Jordan Hasay showed a wisdom beyond her years, with her fine tactical racing at the FootLocker nationals. Hasay stayed back, and made her charge when she knew it would make the most impression.
This takes me back to Brooks Johnson, in an article in RW in 1975-77, where he talked about American distance runners and their inability to race, especially at the end of races.
Hasay is learning her lessons. Key, obviously, as with many young women distance runners is that if she a) wants to continue, b) keeping her health and injuries in control and c) luck.
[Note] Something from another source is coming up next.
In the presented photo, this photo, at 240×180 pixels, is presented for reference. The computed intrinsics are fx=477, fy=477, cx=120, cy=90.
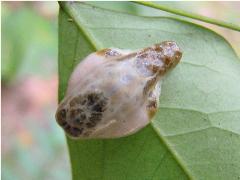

On her side is her coach, Armando Siqueros, who, as I have mentioned in past blogs, is one of those coaches who prepares their athletes for the future. He puts challenges in front of her, and lets it fall where it may. I call it coaching by the Socratic method,
which is experience, experience, discussion, lessons learnt. For Jordan, she seems to want to race, and want to excel, and she, like any teen ager, must have some misgivings, but she can focus over five thousand meters in Balboa Park, and nearly four full laps on the track in Eugene, Oregon.
Lets watch and see how she does this coming Outdoor season...but for how, she should be able to relax like other teen agers and rest on a few nice races, like the Foot Locker Regional and Nationals!